Enlightenment is nothing. Neither is reality really, so it’s a mutual exclusion, but the point is that nothing ever said, written, or done has helped mankind to achieve enlightenment. And there’s a good reason why. All you have to do is take into account what every other “enlightenment” thinker has ever said to come to the inevitable conclusion that not only is the world you live in an unreality but the words of other people are not even a part of an external source at all. Kant said, “Enlightenment is man’s emergence from his self-imposed nonage.” It’s not, because that is impossible. Descartes said, “I think therefor I am.” But he isn’t, and neither are we, because we think and still nothing exists (not even ourselves). La Mettrie tries to come to terms with both of these concepts, saying that, “In this territory, experience and observation should be our only guides.” But how can they be? Perception is intimately bound up in how the mind chooses to processes it. So then how can any experience understood through the veil of the senses be trusted as an accurate representation of reality? The answer is it can’t, and won’t ever be able to. The rest of these guys are more interested in the intricacies of this fabricated dreamworld we think exists, so what they have to say is totally irrelevant.
Because of the failure of perception to possibly ever give an accurate representation of reality so that the mind (or at least what we understand as the mind) can become an integrated part of the world it inhabits, we must then assume that the external world that we perceive through our senses is nothing more than a projection of the energy we understand as the mind processing inner stimuli in ways in which a consciousness can easily digest. The idea that this supposedly singular consciousness defines being (“I think therefore I am.”) is ludicrous because the only concept of being that we understand is that of a self fully constructed within an exterior world, one that is now understood to be a complete fabrication, a construction of logic to familiarize the mind with the concept of being real.

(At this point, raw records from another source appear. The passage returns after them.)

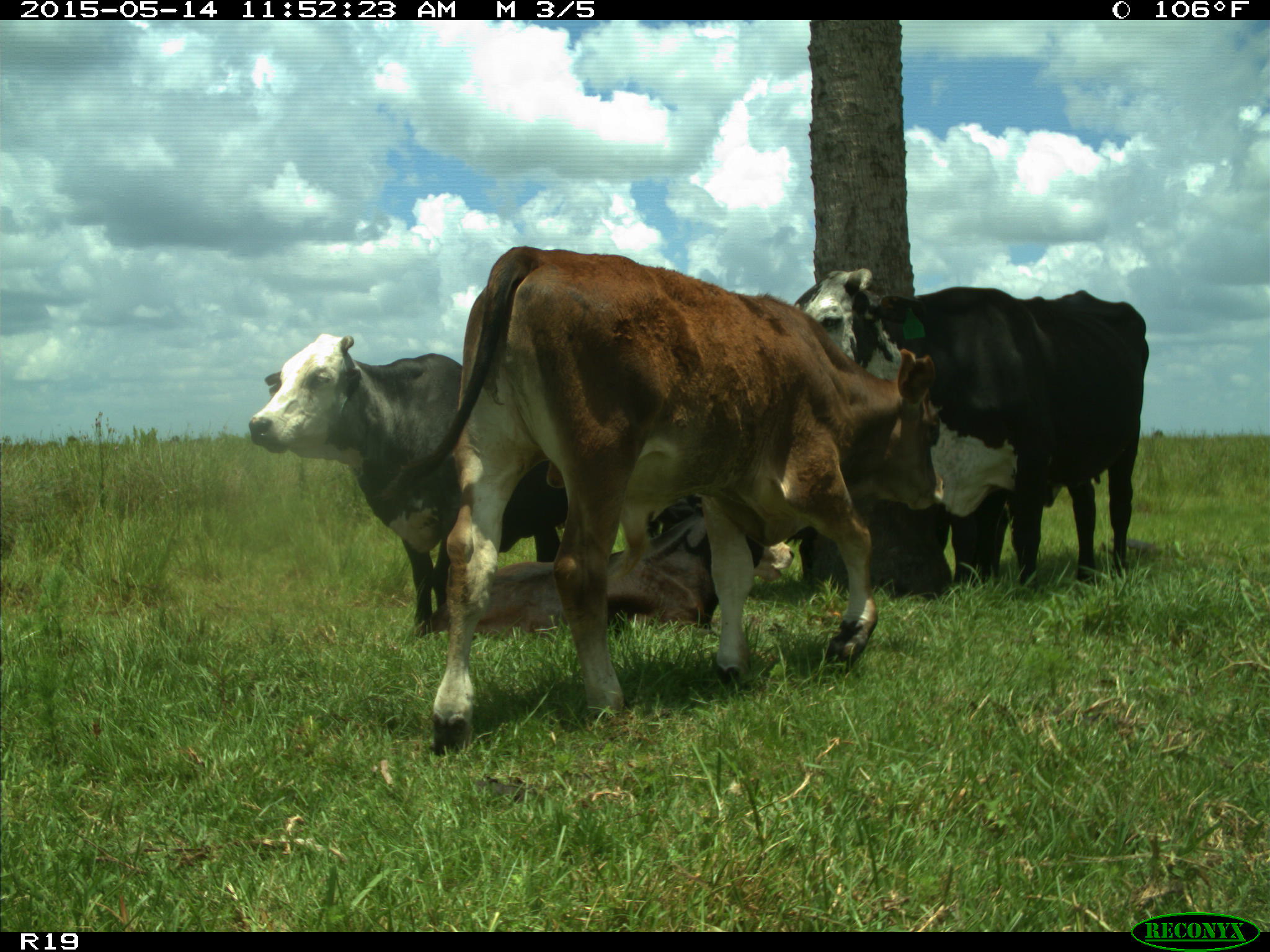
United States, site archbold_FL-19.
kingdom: Animalia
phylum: Chordata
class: Mammalia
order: Artiodactyla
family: Bovidae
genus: Bos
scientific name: Bos taurus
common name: domestic cow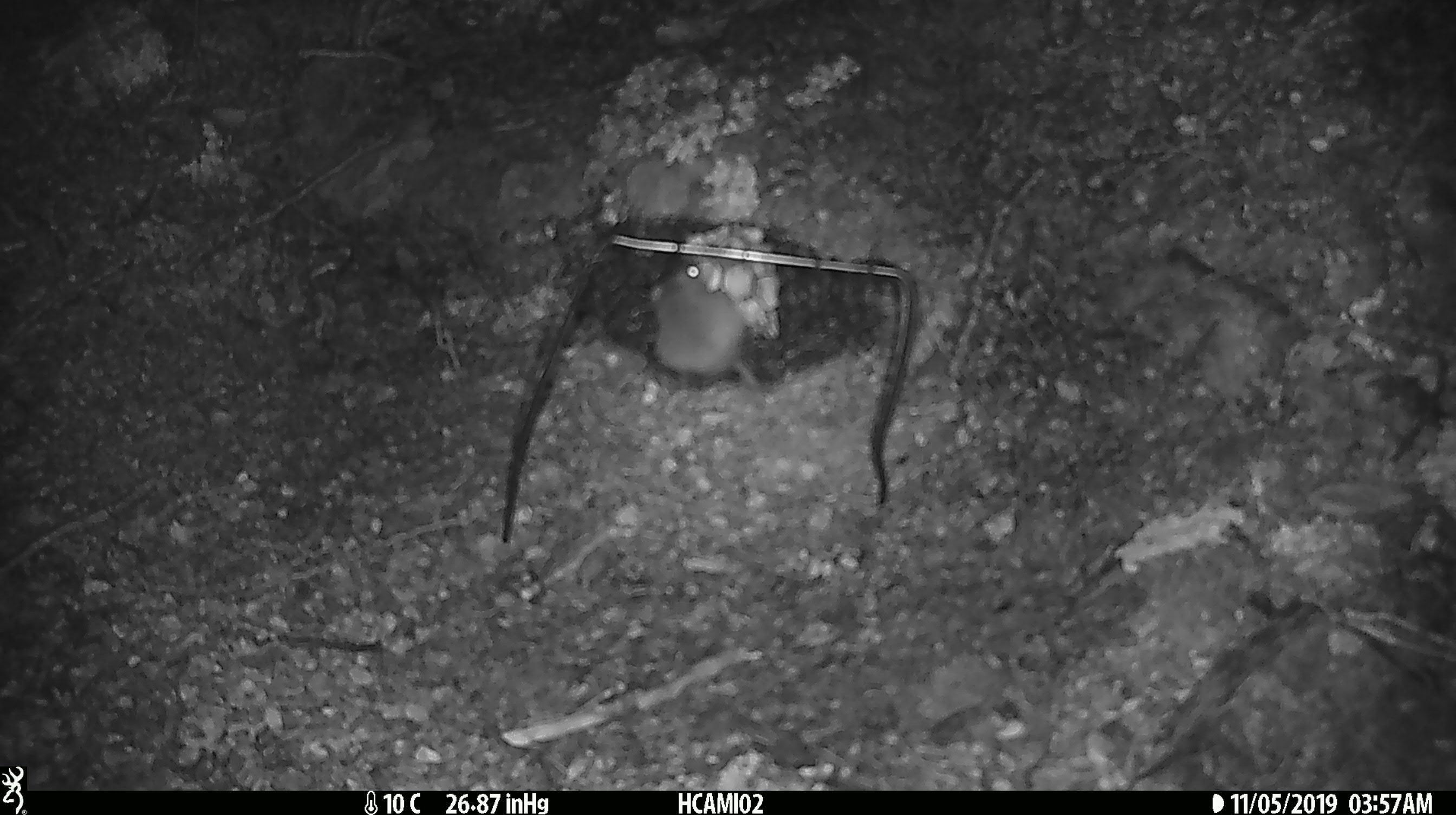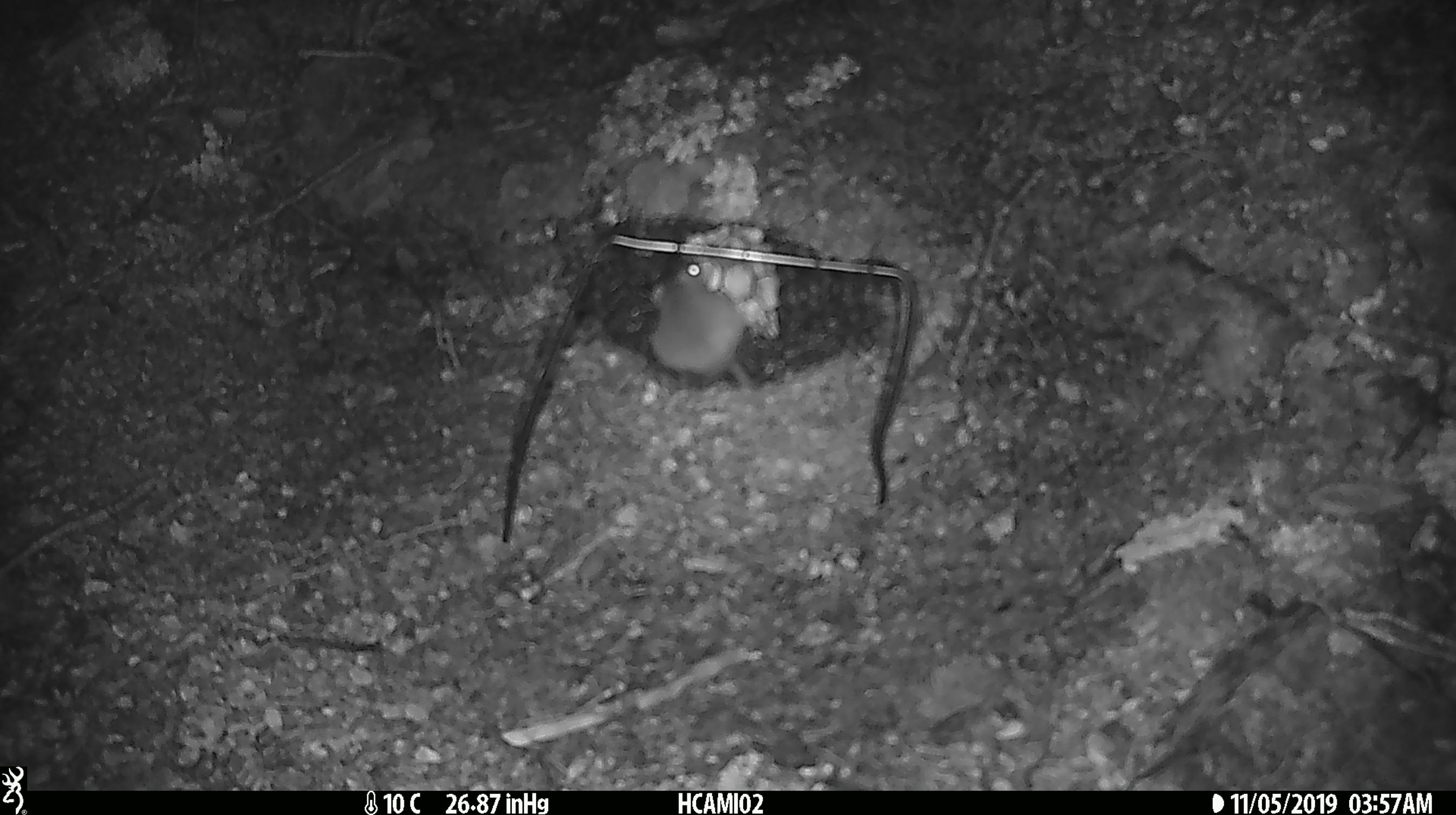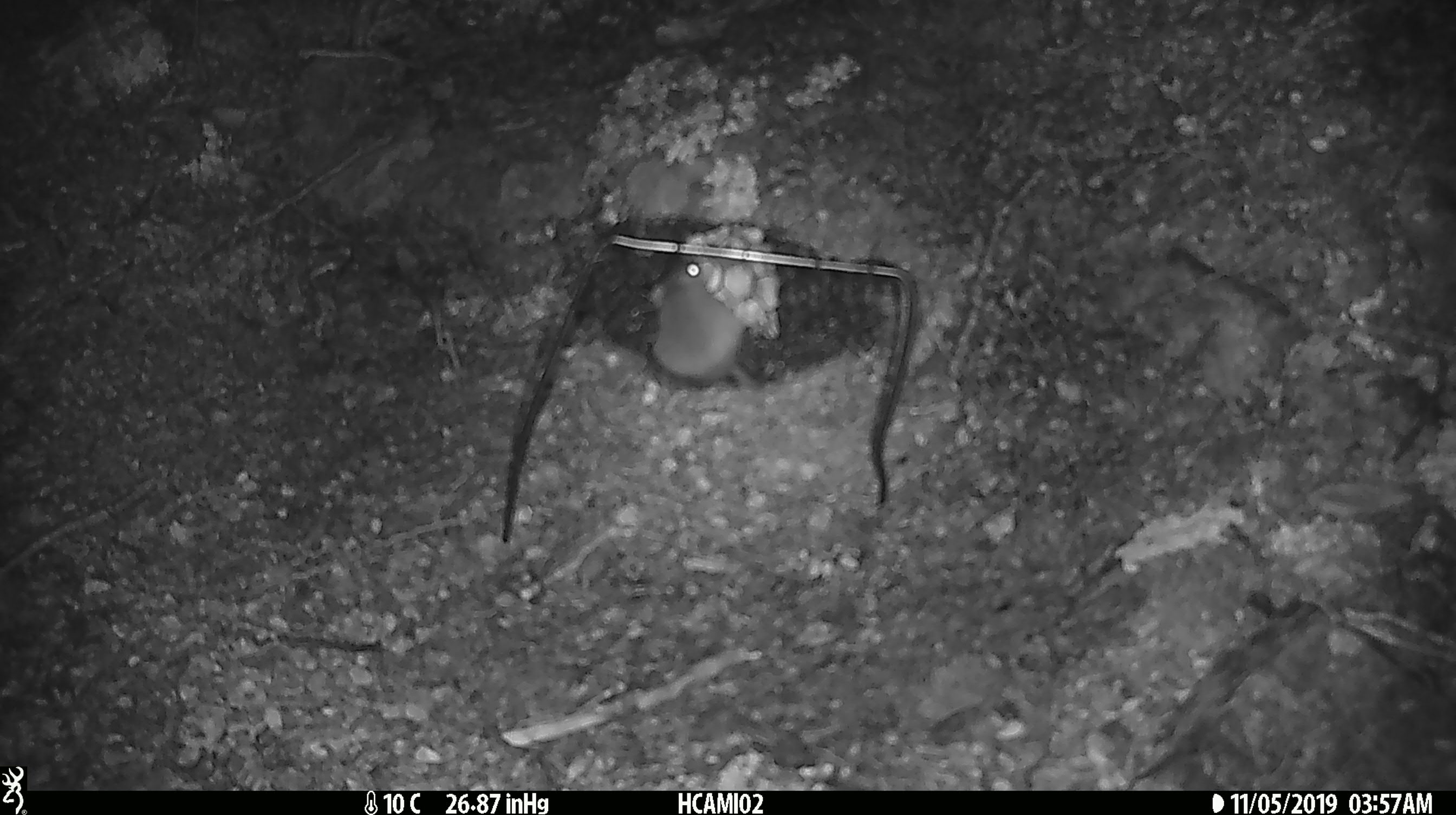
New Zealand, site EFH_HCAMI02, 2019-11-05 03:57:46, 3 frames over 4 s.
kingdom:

We see hints of this process throughout our constructed world (whatever our mind is, is not without a sense of humor (or whatever you call something like that that doesn’t derive from the human experience). We experience most of the world through constructed windows. We refer to it now as media, but all it really amounts to is books, movies, poems, songs. Anything that equates to an understood experience through the veil of a separate medium is basically a mirror into how our perception of our own constructed medium is consumed (we see the veil of perception through a window much like the glass of a TV screen).
And since we cannot understand the nature of being within the confines of this constructed world we call reality, then we cannot know if the presence behind our augmented perception is a singular entity or the amalgamation of many entities all working together to construct the exterior world. This would make sense though, because without the multiplicity of consciousness behind the construction of reality it would be rather difficult to represent the innumerable different ideas that derive from the synthesis of experience of the external world.
So, in conclusion, enlightenment is unacheivable because reality doesn’t exist. It is simply a projection of whatever force lies behind consciousness attempting to make a possibly singular entity come to terms with understand the universe through perception, hopefully so it can then begin to understand objective existence through a more intimate connection to exterior stimuli.